Deutschland hat im vergangenen Jahrhundert zwei Diktaturen erlebt, die im Namen dieser bedrohten Bevölkerungsschicht die Gesetze der Demokratie außer Kraft setzten. Der damit verbundene Ruin der bürgerlichen Gesellschaft, die bis zum Völkermord gehenden Verbrechen haben zurecht hellhörig gemacht für jede Infragestellung der Demokratie. Allerdings ist dabei ein frappierendes Ungleichgewicht im Umgang mit dem Erbe der beiden Diktaturen zu beobachten. Während der als "rechts" apostrophierte Extremismus nach einer zwei Jahrzehnte dauernden Schockstarre als die eigentliche Gefahr für die Gesellschaft betrachtet wird, ist der als "links" firmierende mehr und mehr dabei, sich in sie zu integrieren. Vielleicht liegt es daran, daß die DDR erst vor anderthalb Jahrzehnten untergegangen ist und sich über Tote leichter urteilen läßt als über Lebende; vielleicht daran, daß uns der sibirische Gulag entfernter war als die deutschen Konzentrationslager. Tatsache ist jedenfalls, daß man der NPD durch Verbotsanträge und "Aufstände der Anständigen" Herr zu werden versucht und die PDS unterdessen Posten in Landesministerien, Berliner Senat und Kommunen besetzt.

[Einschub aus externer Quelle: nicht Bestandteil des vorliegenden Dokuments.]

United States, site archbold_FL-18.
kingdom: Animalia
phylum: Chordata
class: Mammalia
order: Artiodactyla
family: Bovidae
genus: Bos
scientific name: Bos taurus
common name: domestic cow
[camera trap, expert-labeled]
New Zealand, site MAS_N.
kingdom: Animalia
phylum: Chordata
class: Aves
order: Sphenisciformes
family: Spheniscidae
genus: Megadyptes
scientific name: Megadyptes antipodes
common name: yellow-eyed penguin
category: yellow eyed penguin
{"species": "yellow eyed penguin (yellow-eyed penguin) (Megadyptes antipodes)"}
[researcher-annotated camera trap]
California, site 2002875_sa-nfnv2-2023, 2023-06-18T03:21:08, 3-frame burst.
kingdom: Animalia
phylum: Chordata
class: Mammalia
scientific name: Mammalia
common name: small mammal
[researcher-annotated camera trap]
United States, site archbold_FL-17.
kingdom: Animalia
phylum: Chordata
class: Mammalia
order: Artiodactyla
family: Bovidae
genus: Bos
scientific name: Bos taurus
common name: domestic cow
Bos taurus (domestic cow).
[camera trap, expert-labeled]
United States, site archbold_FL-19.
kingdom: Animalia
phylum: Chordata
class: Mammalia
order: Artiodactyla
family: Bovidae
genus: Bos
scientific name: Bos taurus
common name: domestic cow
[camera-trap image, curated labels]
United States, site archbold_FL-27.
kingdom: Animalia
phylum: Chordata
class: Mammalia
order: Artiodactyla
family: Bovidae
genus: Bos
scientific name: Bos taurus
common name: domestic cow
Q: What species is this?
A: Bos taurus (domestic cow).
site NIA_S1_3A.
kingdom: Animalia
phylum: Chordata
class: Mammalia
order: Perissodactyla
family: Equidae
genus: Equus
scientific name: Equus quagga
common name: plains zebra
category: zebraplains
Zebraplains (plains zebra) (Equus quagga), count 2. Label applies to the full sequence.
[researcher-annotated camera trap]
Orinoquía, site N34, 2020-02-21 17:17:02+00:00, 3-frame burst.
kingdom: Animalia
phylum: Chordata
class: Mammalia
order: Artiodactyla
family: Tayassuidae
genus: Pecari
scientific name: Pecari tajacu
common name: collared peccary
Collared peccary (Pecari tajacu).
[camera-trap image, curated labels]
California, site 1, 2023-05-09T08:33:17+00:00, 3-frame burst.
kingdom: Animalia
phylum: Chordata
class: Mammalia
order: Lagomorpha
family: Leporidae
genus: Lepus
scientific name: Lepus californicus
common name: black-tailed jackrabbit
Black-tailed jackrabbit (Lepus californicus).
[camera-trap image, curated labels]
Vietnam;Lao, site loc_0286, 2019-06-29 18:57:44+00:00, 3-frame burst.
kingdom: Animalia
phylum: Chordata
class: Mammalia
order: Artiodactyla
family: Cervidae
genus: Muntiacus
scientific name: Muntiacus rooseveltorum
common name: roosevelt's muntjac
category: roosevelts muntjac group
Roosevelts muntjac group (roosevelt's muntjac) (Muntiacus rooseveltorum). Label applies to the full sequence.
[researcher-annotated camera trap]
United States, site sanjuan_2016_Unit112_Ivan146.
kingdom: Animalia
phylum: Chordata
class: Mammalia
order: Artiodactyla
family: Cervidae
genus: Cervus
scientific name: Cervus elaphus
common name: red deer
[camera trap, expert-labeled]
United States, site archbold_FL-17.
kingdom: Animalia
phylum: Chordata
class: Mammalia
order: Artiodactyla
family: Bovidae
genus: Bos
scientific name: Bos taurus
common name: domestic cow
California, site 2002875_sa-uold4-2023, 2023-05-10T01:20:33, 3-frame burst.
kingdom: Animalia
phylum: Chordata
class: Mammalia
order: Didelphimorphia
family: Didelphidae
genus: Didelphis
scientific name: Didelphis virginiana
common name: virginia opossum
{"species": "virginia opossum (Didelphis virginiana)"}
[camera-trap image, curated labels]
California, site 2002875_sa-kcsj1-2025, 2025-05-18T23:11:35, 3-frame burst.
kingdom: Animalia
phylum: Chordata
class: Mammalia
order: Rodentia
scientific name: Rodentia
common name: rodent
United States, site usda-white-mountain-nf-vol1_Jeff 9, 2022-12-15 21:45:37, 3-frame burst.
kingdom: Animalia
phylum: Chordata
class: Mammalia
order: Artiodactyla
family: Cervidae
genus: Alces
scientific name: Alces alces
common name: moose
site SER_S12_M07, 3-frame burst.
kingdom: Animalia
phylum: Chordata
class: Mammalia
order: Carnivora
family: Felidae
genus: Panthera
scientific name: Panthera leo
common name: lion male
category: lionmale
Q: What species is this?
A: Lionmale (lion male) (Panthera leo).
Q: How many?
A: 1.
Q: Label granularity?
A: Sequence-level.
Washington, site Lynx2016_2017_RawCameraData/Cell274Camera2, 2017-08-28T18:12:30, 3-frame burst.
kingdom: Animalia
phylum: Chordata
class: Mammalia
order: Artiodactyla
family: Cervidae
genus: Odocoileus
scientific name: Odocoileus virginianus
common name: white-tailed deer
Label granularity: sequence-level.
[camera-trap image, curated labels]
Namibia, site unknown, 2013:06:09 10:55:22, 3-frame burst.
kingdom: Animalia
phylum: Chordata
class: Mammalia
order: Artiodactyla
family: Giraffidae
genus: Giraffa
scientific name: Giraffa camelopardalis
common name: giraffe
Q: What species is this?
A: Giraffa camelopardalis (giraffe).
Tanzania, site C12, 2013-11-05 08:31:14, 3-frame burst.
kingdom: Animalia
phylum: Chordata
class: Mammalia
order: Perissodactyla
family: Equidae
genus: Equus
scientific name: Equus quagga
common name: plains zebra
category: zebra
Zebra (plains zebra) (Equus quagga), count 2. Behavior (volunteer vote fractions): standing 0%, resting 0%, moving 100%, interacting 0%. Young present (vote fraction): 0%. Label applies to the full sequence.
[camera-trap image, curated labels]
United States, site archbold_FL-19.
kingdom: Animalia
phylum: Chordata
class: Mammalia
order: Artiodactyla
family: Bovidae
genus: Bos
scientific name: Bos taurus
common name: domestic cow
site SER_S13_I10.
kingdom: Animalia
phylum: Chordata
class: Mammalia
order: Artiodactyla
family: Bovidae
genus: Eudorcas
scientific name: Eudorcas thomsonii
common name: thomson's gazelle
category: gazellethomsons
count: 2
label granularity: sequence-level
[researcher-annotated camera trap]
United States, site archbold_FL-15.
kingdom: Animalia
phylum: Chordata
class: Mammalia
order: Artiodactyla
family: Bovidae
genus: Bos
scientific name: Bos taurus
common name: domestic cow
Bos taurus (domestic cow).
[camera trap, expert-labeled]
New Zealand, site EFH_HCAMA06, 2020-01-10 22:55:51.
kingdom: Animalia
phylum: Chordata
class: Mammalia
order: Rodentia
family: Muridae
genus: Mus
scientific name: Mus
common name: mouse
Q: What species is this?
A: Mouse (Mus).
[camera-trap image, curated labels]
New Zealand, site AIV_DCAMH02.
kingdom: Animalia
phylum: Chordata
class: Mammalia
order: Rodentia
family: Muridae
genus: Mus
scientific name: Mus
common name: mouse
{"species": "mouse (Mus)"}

Die eine Gefahr scheint mir dabei nicht weniger groß zu sein als die andere; die Unterwan-derung der Institutionen mit postkommunistischen Kadern nicht ungefährlicher als die Sammlung des Protestpotentials unter nationaler Flagge. Daß sich dabei die Demagogen am sogenannten "rechten" Rand immer erfolgreicher als die Sachwalter der seit kurzem soge-nannten "Unterschicht" aufspielen können, ist nur natürlich. Anders als die Internationalisten bietet sie ihr in der sich globalisierenden Welt eine letzte Möglichkeit der Identitätsfindung: die "Deutscher" zu sein, und zwar, wie schon in der Weimarer Republik, "armer Deutscher".
Das Falscheste, was man mit diesen Feinden der Demokratie machen kann, ist, sie zu Feinden der Menschheit zu stilisieren, zu Unberührbaren. Vor allem sind sie eins: Opfer einer Gesellschaft, die es verlernt hat, noch andere als ökonomische Ziele zu verfolgen. Die Unfähigkeit, ihnen Lebensperspektiven zu bieten, kommt vor allem aus der Furcht, dabei regulierende Maßnahmen treffen zu müssen, die durch dikatorischen Gebrauch diskreditiert sind. Man wird diese Furcht überwinden müssen. Die Demokratie ist immer gefährdet; sie wird sich, ohne es bemerken, ihr eigenes Grab schaufeln, wenn sie aus Ignoranz weiter wie bisher ihre Feinde selbst produziert.